At this point, the State objected to the questions and that objection was sustained.

It is a general rule, that exposing a witness's motivation for testifying either for the accused or for the State, or against the accused or against the State, is a proper and important purpose of cross-examination. London v. State, 739 S.W.2d 842, 846 (Tex. Crim.App.1987). In exercising this right, either party is allowed great latitude to show any fact which would or might tend to establish ill feeling, bias, motive, and animus on the part of the witness. Id. The trial judge does have broad discretion in this area, but it is not without limits. Id. Hilliard testified that the underlying assault did occur, although in self-defense; he testified he did "threaten" the complainant after he was arrested, but only that he would call her probation officer. His testimony was in direct conflict with the complainant's; a possible bias or motive on the part of the complainant and her mother to see Hilliard convicted of *923 this offense could have been an important part of his defense and would have strengthened his own testimony. By denying him the right to explore this possible bias, the trial court frustrated his right to effective cross-examination. See Harris v. State, 642 S.W.2d 471, 476 (Tex.Crim.App.1982), citing Davis v. Alaska, 415 U.S. 308, 316, 94 S. Ct. 1105, 1110, 39 L. Ed. 2d 347, 354 (1974). Point of error seven is sustained.

We now return to Hilliard's fourth point of error which contends the court erred in limiting his tender of evidence offered to rebut the extraneous offense evidence introduced by the State. Hilliard attempted to introduce evidence that he claims was relevant to his claim that he was innocent of the extraneous offense, namely, assaulting Trent. Defense counsel sought to introduce medical records showing Hilliard has serious medical problems including a bad heart valve, high blood pressure, and bad knees; evidence of injuries inflicted on Hilliard by Trent; testimony of Trent's strength and past behavior which would tend to show that she was the first aggressor; and testimony that would support Hilliard's claim that the complainant came to his home in a drunken state, attacked him, and later jumped from his moving vehicle when he tried to take her home, thereby adding to her injuries. The State objected on relevancy grounds and was sustained.

Some of this evidence did come in before the jury. Hilliard was allowed to testify as to his medical problems although he was not allowed to introduce copies of his medical records. He testified about the injuries he suffered the night of the alleged assault, but he was not allowed to show evidence of these injuries to the jury. Hilliard questioned witnesses about Trent's size and build, but never attempted to ask questions about her strength until making his bill of exception. Finally, Hilliard and his brother both gave testimony of other fights between Hilliard and Trent that could have caused the jury to believe she had been the aggressor.
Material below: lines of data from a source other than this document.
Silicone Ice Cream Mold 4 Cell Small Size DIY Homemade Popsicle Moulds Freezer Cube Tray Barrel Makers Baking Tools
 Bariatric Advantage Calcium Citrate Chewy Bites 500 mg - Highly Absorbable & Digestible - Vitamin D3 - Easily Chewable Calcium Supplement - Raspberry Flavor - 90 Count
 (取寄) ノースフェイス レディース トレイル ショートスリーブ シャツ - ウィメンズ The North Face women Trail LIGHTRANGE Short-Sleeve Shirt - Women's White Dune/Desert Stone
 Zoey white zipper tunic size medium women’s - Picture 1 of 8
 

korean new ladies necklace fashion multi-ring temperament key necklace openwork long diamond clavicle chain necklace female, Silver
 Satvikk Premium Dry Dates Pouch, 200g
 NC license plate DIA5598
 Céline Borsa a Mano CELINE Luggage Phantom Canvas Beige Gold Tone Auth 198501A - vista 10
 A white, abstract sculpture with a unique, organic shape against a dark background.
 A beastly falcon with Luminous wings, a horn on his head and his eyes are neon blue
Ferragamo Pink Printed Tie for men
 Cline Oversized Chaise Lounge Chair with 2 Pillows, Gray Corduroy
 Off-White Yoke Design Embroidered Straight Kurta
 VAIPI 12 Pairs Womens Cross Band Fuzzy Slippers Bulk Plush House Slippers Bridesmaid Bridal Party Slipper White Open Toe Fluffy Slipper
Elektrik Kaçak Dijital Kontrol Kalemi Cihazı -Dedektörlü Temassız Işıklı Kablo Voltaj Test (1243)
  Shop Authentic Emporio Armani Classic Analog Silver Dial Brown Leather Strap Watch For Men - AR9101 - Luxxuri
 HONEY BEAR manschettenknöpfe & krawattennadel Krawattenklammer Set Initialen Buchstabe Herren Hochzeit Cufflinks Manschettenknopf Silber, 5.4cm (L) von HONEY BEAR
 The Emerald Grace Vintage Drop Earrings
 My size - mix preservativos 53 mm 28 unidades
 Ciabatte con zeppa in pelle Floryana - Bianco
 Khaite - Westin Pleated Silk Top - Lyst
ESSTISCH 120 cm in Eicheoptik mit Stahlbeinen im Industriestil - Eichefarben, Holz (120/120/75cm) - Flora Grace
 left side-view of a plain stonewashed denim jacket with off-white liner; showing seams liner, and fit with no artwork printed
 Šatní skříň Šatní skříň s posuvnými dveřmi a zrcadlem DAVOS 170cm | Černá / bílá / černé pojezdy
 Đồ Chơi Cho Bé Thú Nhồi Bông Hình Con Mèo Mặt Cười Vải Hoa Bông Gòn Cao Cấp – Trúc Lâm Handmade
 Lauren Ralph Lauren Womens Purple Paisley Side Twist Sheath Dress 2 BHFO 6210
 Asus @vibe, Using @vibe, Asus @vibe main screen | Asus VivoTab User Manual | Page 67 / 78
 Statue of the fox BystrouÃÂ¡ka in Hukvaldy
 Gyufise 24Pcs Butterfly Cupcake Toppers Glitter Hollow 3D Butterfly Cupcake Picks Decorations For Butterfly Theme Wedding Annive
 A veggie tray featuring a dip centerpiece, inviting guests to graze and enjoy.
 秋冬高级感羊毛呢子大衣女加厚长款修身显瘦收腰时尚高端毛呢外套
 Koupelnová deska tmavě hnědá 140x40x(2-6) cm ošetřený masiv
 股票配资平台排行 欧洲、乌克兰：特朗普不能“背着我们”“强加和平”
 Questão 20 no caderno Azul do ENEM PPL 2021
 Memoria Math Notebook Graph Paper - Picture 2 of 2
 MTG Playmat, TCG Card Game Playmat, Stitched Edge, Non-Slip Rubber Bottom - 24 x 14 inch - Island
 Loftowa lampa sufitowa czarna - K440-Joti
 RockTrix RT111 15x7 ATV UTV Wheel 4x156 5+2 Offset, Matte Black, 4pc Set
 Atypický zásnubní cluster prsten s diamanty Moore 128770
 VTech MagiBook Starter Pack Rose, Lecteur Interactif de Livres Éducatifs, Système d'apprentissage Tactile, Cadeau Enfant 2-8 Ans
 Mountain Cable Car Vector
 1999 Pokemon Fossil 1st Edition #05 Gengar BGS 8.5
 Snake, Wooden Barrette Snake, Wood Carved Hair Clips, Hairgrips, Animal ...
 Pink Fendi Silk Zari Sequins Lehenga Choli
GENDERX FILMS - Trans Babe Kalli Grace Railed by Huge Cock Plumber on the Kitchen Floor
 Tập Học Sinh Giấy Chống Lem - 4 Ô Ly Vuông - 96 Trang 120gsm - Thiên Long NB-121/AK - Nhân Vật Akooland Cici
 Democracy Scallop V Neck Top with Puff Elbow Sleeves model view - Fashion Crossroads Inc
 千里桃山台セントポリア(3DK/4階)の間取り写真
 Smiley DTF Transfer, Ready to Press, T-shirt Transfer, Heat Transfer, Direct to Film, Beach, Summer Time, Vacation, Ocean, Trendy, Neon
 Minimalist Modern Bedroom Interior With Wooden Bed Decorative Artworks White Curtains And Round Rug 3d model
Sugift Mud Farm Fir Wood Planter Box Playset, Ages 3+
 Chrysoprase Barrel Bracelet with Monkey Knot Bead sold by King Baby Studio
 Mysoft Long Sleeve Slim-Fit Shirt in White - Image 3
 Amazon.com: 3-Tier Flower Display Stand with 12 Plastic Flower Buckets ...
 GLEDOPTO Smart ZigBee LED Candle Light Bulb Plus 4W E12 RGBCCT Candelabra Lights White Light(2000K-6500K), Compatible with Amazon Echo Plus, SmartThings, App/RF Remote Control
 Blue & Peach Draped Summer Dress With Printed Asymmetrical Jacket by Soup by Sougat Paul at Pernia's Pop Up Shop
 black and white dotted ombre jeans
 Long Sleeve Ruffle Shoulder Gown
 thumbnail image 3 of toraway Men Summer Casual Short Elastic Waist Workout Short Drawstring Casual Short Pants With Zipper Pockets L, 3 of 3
As we discussed under Hilliard's first point of error, the trial court must determine if the evidence is relevant and that ruling will only be reversed by this court if we find an abuse of discretion and subsequent harm. We already found that admitting the evidence of the extraneous offense, in this case the photographs of the unadjudicated underlying assault, was an abuse of discretion that resulted in harm, and we noted that the unadjudicated offense was relied on by the State to a great extent. Most of the testimony presented by the State concerned the assault rather than the retaliation offense. Likewise, the prosecutor placed great emphasis on the assault during her closing arguments and even brought up the defendant's lack of rebuttal evidence. Beyond that, the jury charge made reference to the use of the extraneous offense. Because the extraneous offense was so greatly relied upon by the State, and because of the instruction that the jury could consider the offense even for a limited purpose, we find it was error for the court to disallow Hilliard's evidence thereby restricting him from establishing his defense to the full extent. See Waddell v. State, 873 S.W.2d 130 (Tex.App.—Beaumont 1994, no pet. h.). Point of error four is sustained.

Reversed and remanded for new trial.